- Textauszug -
Sahra Wagenknecht im Interview: „Immer tiefere Spaltung“

Jochens SOZIALPOLITISCHE NACHRICHTEN

Sahra_Wagenknecht2017Sahra Wagenknecht im Interview mit der NOZ

08.07.2020 https://www.sahra-wagenknecht.de/de/article/2969.immer-tiefere-spaltung.html

Das Interview führte Uwe Westdörp für die Neue Osnabrücker Zeitung,

Frau Wagenknecht, Oskar Lafontaine hat mit Blick auf die Corona-Krise einen Neustart der linken Sammlungsbewegung „Aufstehen“ angekündigt. Sind Sie dabei?

Die Bewegung wird heute von jungen Leuten geleitet. Sie sind hochmotiviert und ich wünsche ihnen sehr viel Erfolg.
Das Anliegen von „Aufstehen“ ist ja nicht erledigt. Wir brauchen eine Bewegung, die die soziale Frage, die Frage der wachsenden Ungleichheit, wieder auf die Tagesordnung setzt.
Wir hatten die „Fridays-for-future“-Bewegung – und auch deshalb hat die Politik wieder mehr über Klimawandel diskutiert.
Mindestens ebenso wichtig ist es aber, über die soziale Polarisierung in Deutschland zu reden, über Unsicherheit, schlechte Arbeitsverhältnisse und niedrige Renten. Wir haben ein immer tiefer gespaltenes Land. Auf Dauer hält das keine Demokratie aus.

Aber in der Corona-Krise gab es doch Applaus für die so genannten „Helden des Alltags“

Ja, und was ist daraus geworden? Die „Helden des Alltags“ werden immer noch miserabel bezahlt.
Zwar hat endlich sogar die Bundesregierung gemerkt, wer in unserem Land wirklich systemrelevant ist: die Leute, die trotz Corona und mit wenig Schutz in den Supermärkten, in den Pflegeheimen, in den Krankenhäusern gearbeitet haben. Die Pakete zugestellt und Güter transportiert haben.
Was sie dafür bekommen haben, war wohlfeiler Applaus. Der Mindestlohn, der zumindest für einen Teil von ihnen relevant ist, steigt im Januar um klägliche 15 Cent.
Und so driftet das Land weiter auseinander – mit enormem Reichtum auf der einen Seite, während andere um ihr bisschen Wohlstand immer mehr kämpfen müssen.

- Aufgaben -
1. Um welchen Betrag steigt der Mindestlohn im Januar laut dem Interview?
2. Geben Sie im Interview den Abschnitt wieder, der mit „Wir hatten die“ beginnt und bis „keine Demokratie aus.“ reicht, und setzen Sie dabei „Umweltschutz“ an die Stelle von „Klimawandel“.
3. Knüpfen Sie an den letzten Satz des Interviews mit Sahra Wagenknecht an und setzen Sie es fort.
Die Datensätze stehen in keinem Zusammenhang mit dem Interview.

- Erfasste Datensätze -
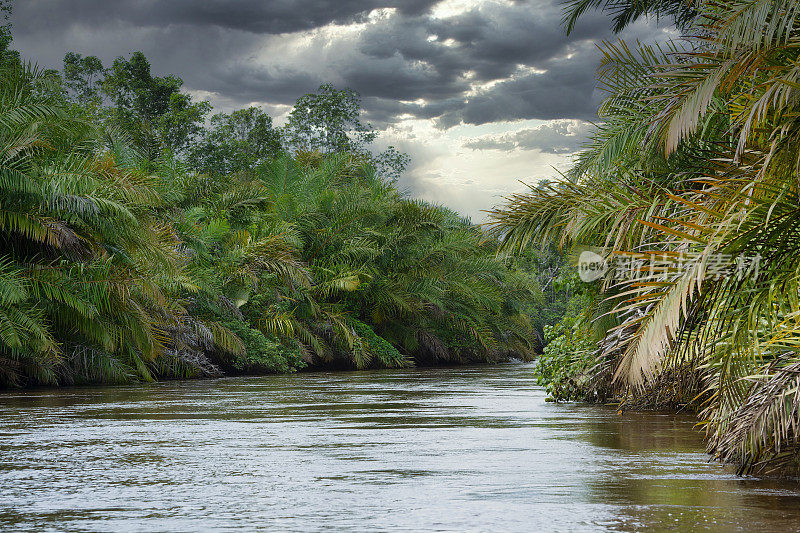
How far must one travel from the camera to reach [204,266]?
67.7 ft

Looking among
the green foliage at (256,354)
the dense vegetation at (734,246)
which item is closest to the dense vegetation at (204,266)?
the green foliage at (256,354)

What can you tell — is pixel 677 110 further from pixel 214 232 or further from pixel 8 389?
pixel 214 232

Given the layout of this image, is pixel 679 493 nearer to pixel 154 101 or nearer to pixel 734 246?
pixel 734 246

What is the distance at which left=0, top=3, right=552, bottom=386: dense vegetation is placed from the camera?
538 inches

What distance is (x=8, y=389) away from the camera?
47.4ft

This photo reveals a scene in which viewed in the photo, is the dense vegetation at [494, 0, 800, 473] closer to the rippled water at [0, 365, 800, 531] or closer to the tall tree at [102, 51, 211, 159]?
the rippled water at [0, 365, 800, 531]

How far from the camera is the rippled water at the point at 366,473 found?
→ 412 cm

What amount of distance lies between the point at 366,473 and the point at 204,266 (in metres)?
15.6

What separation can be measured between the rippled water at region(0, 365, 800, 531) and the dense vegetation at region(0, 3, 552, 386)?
3.66 metres

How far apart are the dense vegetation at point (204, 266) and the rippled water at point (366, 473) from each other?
3.66 m

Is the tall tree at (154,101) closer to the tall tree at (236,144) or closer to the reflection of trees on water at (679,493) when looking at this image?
the tall tree at (236,144)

- Lösungen -
1. Um 15 Cent.

2.
Wir hatten die „Fridays-for-future“-Bewegung – und auch deshalb hat die Politik wieder mehr über Umweltschutz diskutiert.
Mindestens ebenso wichtig ist es aber, über die soziale Polarisierung in Deutschland zu reden, über Unsicherheit, schlechte Arbeitsverhältnisse und niedrige Renten. Wir haben ein immer tiefer gespaltenes Land. Auf Dauer hält das keine Demokratie aus.

3.
Was kann und wird die Linke dazu beitragen, die sozialen Probleme zu lösen? Und ist sie dafür überhaupt gerüstet?

Für mich heißt links, sich für weniger Ungleichheit und mehr Leistungsgerechtigkeit zu engagieren, für die Beschäftigten, kleine Selbständige und die Benachteiligten.
Leider sind die linken Parteien europaweit in den letzten Jahren immer mehr zu Parteien der Bessergebildeten und Besserverdienenden geworden, sie vertreten vor allem die Interessen der grossstädtischen akademischen Mittelschicht, für die die Globalisierung und die EU eher eine Chance als eine Bedrohung darstellen.

Die Linken sind Ihnen zu abgehoben?

Viele linke Politiker haben den Kontakt zu den Benachteiligten verloren, zu denen ohne Universitätsabschluss, zur alten Mittelschicht und erst recht zu den Ärmeren, die heute in Niedriglohnjobs arbeiten müssen und wenig Sinn für Debatten um politisch korrekte Sprache und Gendersternchen haben. Diese Menschen kämpfen Monat für Monat um ihr soziales Überleben und fühlen sich dabei oft allein gelassen.
Die Linke ist dafür gegründet worden, dass sie deren Interessen vertritt, und nicht dafür, sich mit Lifestyle-Fragen der Privilegierten zu beschäftigen.

Die Corona-Krise hat die deutsche Wirtschaft schwer getroffen. Doch jetzt könnte es wieder bergauf gehen, sagen Konjunkturforscher.
Haben wir – ökonomisch betrachtet – das Schlimmste schon hinter uns?

Es reicht nicht, wenn Wirtschaftsforscher gute Stimmung verbreiten. Grosse Teile unserer Industrie sind in einem fragilen Zustand.
Und das hat nicht nur mit Corona zu tun, sondern damit, dass wir technologisch seit Jahren zurückfallen. Wenn Politiker lieber Fleischbarone wie Tönnies durch Duldung schlimmster Ausbeutungsverhältnisse zu Exportweltmeistern machen als Hochtechnologie zu fördern, darf man sich nicht wundern, dass wir in den meisten Zukunftstechnologien nicht mehr führend sind.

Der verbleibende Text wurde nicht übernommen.